The next morning, on the 4th of July, my girlfriend-at-the-time found Opie lying stiff on the bathroom floor, his favorite place to lounge. His eyes were open but he looked at peace, like he’d stared death down and remained unalarmed. We buried Opie the next day outside of River Falls, Wisconsin, on the grounds of my college roommate’s family farm. It was an ungodly hot, steamy day and the sun beat down on my hungover skull with mean spirited ferocity. I dug Opie’s cat-sized grave and lowered him into the grave myself while two sad women looked on and the moment felt continuous, as if I’d tapped into something that had no true beginning and or end. One of Opie’s legs, gone stiff with rigor mortis, stuck out at an awkward angle, forcing me to tamp it down with my foot—one final friendly fuck-you from the Governor.

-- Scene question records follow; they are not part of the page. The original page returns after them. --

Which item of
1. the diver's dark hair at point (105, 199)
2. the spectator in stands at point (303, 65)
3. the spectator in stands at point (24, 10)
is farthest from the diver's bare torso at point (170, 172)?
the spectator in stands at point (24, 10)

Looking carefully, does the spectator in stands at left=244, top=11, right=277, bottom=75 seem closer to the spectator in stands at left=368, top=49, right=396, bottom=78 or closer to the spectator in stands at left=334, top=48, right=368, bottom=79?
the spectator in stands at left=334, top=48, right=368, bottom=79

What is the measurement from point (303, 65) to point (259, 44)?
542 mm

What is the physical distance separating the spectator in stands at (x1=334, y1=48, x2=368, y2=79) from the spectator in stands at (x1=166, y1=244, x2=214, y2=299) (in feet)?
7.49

I lasted for about a grief wracked month before I decided to get another cat, the first I’d ever chosen myself. I went to a couple of cat shelters and looked around with baleful eyes until I found Frenchie, with her beautiful tortoiseshell fur and sweet disposition, residing in a no-kill shelter only three blocks from my apartment. Frenchie came up to me amid the chaos of the forty cats frolicking in the shelter’s main room and sprawled onto my sandaled feet like a dog, offering me her soft white belly for a scratch.
Oh.
I guess I didn’t really have a choice this time, either.
#
Cats and the writing life go so well together. As long as you give them some attention every now and then and feed them they’ll leave you alone to write for as long as you need to write. They don’t need to be walked, like dogs, and they don’t thirst for fresh blood, like vampires. Whenever you need to have a restorative nap they’re always ready to assist—cats keep their schedules relatively clear. They don’t mind if you work very late or get up very early because time is nearly meaningless to them, one long flowing sea they’re always swimming in. They might puke on your manuscript or walk on your keyboard like they’re hot shit but they’re just messing around and trying to enjoy themselves—it’s nothing you should take personally.

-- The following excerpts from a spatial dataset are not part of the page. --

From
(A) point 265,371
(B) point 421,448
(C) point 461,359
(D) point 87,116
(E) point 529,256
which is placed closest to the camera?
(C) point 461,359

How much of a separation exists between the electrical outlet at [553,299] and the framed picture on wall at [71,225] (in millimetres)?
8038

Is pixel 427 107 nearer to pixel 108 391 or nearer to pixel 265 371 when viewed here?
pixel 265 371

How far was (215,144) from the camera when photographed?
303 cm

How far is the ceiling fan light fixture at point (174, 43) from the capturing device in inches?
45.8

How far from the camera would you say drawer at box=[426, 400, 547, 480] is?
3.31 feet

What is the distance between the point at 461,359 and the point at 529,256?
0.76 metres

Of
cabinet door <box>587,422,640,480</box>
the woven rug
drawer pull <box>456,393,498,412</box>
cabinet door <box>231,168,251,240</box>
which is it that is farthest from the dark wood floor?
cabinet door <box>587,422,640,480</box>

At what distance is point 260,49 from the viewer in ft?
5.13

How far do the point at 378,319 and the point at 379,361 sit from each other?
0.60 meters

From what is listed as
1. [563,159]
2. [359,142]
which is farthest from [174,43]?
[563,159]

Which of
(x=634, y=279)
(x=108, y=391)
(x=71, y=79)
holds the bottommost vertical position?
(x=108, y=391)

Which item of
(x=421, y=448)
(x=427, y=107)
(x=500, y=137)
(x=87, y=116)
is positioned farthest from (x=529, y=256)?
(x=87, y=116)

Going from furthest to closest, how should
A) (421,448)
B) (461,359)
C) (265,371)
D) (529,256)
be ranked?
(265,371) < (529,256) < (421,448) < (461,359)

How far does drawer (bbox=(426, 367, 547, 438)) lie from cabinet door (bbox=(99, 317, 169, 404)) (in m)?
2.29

I’ve often marveled at my cat’s calmness during periods when I personally feel very excitable or distraught. Cats possess a serenity that every writer should pay attention to and study as a model for their own inner life. Unless they hear a loud sound, get a piece of tape stuck to their heads, or just plain decide to take off like a missile and fire across the room, cats don’t let shit rattle them. They just keep on being a cat, day after day, and they don’t give much credence to their critics—in fact even the loudest, most vocal criticism doesn’t seem to hang around in their brains much longer than the time it takes them to widen their eyes and scamper a few feet across the room. They live in the moment—everything is show, nothing is tell—and they serve no master except the inner voice every cat is born with, telling them string string string.
Cats, unlike humans, don’t need to write anything and they don’t care about posterity. Their very whiskered lives are a work of art in of themselves, their every impulse arising from a blessed transcendence.